Medikamente wären im Schweizer Versandhandel 10 – 12 % günstiger
Warum ist dies so störend? Der Medikamenteneinkauf im Versandhandel ist im Schnitt 10 – 12 % günstiger als der Gang zur Apotheke. Wenn sich also der Preisüberwacher im ersten Schritt für die Nichtdiskriminierung des Versandhandels einsetzen würde, könnte schon ein Teil unserer Bevölkerung 10 – 12 % Kosten senken. Das funktioniert ohne gleich ins Ausland fahren zu müssen oder im Ausland zu bestellen.

Pharmasuisse: Die Lobby gegen den Versandhandel
Die zentrale Frage: Wer will den Versandhandel mit Medikamenten unbedingt unterbinden? Mittlerweile kann der Widerstand gegen den Versandhandel fast auf einen einzigen Verband reduziert werden: Pharmasuisse, welche mit möglichst protektionistischer Politik die stationären Apotheken vor ihrer eigenen, der Online-Konkurrenz, schützen will. Was in allen europäischen Ländern möglich ist, bleibt in der Schweiz verboten, weil sich eine Lobbyorganisation die Pfründe auf weitere Jahre hinaus sichern möchte.
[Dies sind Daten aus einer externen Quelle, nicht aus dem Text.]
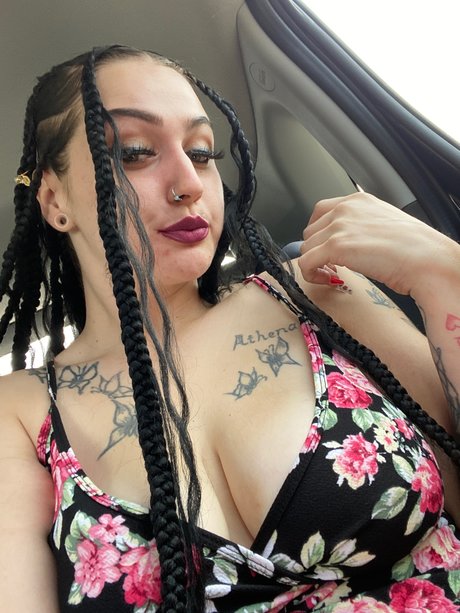 Sexymomma2020
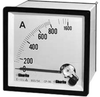 Current Meter; Meter Function Shurite Meters - 48J6137 - Newark, An Avnet Company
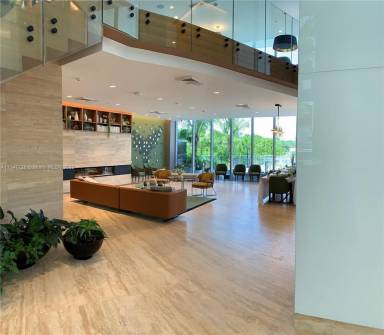 Condo North Miami Beach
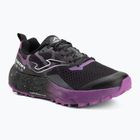 Scarpe da corsa donna Joma Sima Lady black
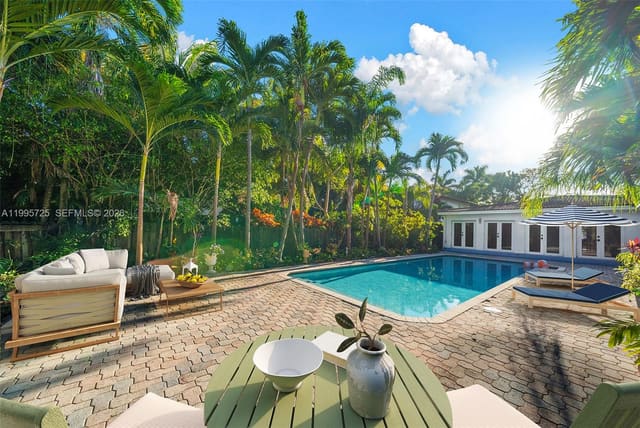 3755 Royal Palm Avenue, Miami Beach, FL 33140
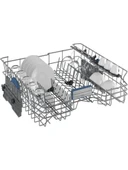 Beko BM 6347 WF I 6 Programlı Bulaşık Makinesi - 5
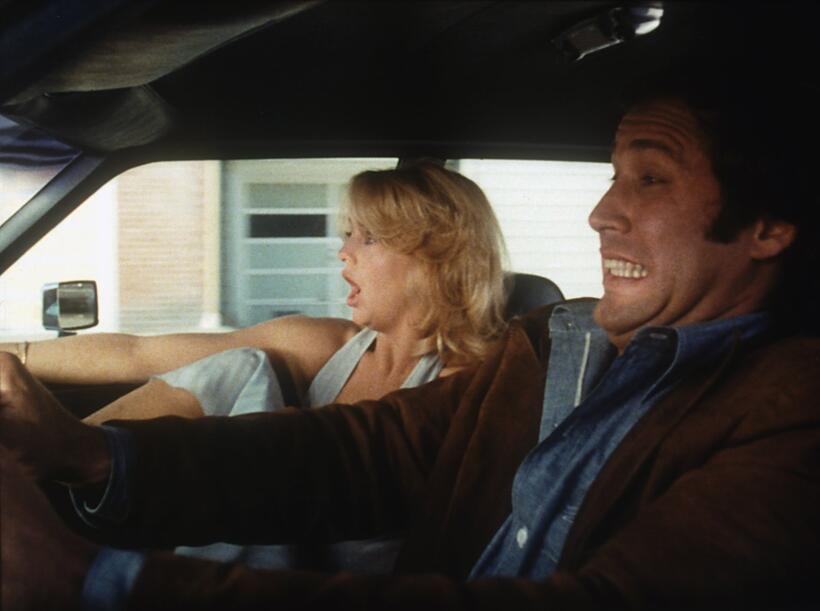 
	Buddy-Cop Movies We Love
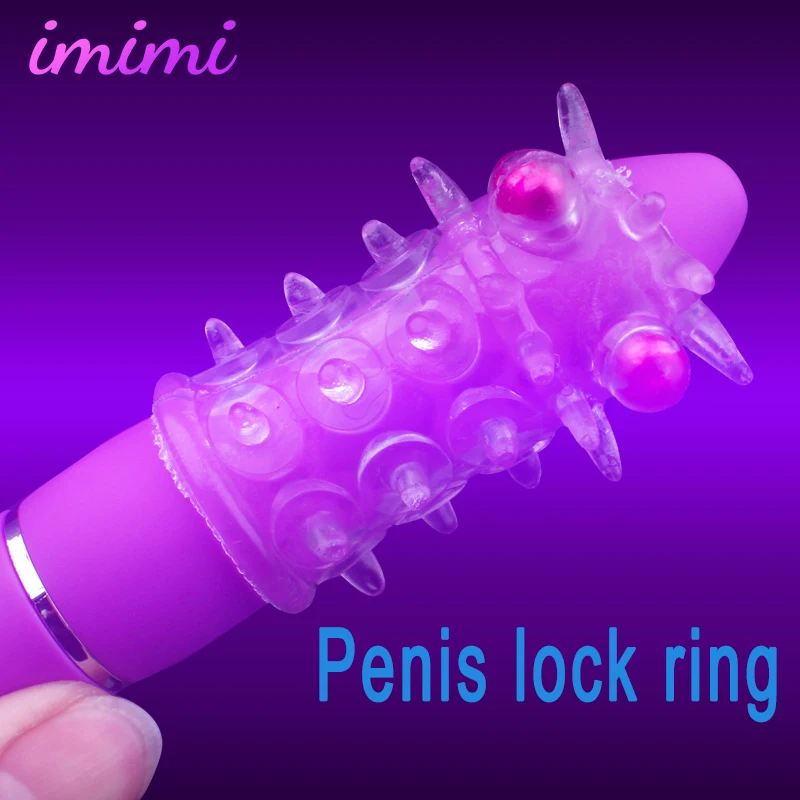 1 шт. мужской насадка на пенис кольцо мужские секс экзотические игрушки для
Aber diese Lobby macht die Rechnung ohne den Wirten: Schon heute ist es problemlos möglich, Medis im nahen Deutschland im Versandhandel bei seriösen Anbietern zu bestellen. Das Schöne daran ist, es ist viel günstiger und man spart als Konsument dank grosszügigem Aufschieben von MWST-Anpassungen gleich auch noch die MWST (siehe Beilage). Alles legal und … vom Gesetzgeber so gewollt.

Digital lafern, aber wenn es dann um die Wurst geht…
Dass man nun das Ganze noch via Krankenversicherungsgesetz begünstigen und forcieren möchte, ist ein Hohn und kann nicht als ernstzunehmende Politik gelten. Während man den Schweizer Online-Handel blockiert, wollen wir das Online-Einkaufen im Ausland gleich staatlich regeln und öffentlich finanzieren? Das kann nicht Ernst sein und man sieht auch gleich, wie viel Wert ein digitales Manifest in der Realität hat.

Wir gehen aber davon aus, dass es aber mittlerweile genügend Parlamentarierinnen und Parlamentarier gibt – allenfalls der jungen Generation angehörend – welche solche Vorhaben rechtzeitig stoppen werden. Sie werden einstehen für Modernisierung, faire Preise- und notabene auch für Leute in Randregionen oder für chronisch Kranken, die heute auf den Online-Einkauf angewiesen sind.

Liebe Bundesräte, Experten, Parlamentarier und auch liebe Verwaltung: Nichts wie weg mit dieser Diskriminierung des Versandhandels in der Gesundheitsversorgung. Statt die Leute zum Einkaufen im Ausland aufzufordern: Passt die Schweizer Gesetze an, damit Schweizer Unternehmer hier in der Schweiz nicht länger diskriminiert und Konsumenten bevormundet werden.